What a pile of poo! I have access to four smtp servers and they all have limits on the distribution list size! (They are all about the same size of 100). Google will allow 2000 per list but only if you use one of their clients. Let’s try and bring up an SMTP server, connect it to DNS, and then send them myself. Sounds like a job for AWS. Continue reading “My little mail server”

Ruggedising the Internet

Mike Masnick writes a little article forecasting the engineers re-writing the single points of failure out of the internet. He entitles his article, Building A More Decentralized Internet: It’s Happening Faster Than People Realize. He cross references to two articles written by himself back in 2010, Operation Payback And Wikileaks Show The Battle Lines Are About Distributed & Open vs. Centralized & Closed and The Revolution Will Be Distributed: Wikileaks, Anonymous And How Little The Old Guard Realizes What’s Going On in which he, more accurately, recognises the current and future power of distributed and private networks. It should be remembered that these predictions all occurred before the Arab spring and the recent protests in Turkey and the state responses to the use of networks.

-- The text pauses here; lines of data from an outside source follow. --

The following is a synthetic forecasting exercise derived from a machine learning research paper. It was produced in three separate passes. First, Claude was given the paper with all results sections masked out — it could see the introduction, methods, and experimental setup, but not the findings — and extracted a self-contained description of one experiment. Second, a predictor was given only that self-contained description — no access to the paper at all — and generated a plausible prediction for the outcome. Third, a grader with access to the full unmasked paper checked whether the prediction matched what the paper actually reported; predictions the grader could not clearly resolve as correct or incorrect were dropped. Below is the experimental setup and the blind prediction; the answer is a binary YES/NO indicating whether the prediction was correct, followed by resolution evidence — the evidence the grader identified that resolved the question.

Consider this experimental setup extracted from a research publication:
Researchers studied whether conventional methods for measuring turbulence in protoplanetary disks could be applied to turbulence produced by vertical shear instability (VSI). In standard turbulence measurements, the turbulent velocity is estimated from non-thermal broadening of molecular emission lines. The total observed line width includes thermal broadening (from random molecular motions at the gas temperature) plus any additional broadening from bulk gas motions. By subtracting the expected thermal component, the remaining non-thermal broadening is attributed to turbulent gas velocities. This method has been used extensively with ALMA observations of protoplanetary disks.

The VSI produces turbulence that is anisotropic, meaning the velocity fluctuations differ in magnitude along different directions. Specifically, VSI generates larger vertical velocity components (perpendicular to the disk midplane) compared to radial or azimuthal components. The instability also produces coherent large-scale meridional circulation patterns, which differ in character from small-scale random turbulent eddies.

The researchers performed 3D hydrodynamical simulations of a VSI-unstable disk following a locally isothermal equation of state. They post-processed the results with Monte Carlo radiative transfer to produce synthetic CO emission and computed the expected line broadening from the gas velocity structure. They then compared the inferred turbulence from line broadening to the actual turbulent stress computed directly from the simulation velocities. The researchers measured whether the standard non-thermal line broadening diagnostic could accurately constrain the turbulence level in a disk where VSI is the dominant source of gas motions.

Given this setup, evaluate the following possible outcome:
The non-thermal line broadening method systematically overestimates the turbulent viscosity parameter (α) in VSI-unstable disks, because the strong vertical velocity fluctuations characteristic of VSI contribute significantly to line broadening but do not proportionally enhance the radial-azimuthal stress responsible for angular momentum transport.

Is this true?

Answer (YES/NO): NO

Masnick predicts that the judicial and informal non-judicial attacks on certain sites on the internet will lead to an engineering response and that the single points of failure will be remediated. He points at an article in the New Yorker, The Mission to Decentralize the Internet, which discusses the barriers to mass adoption of superior distributed solutions and some of the ideological history.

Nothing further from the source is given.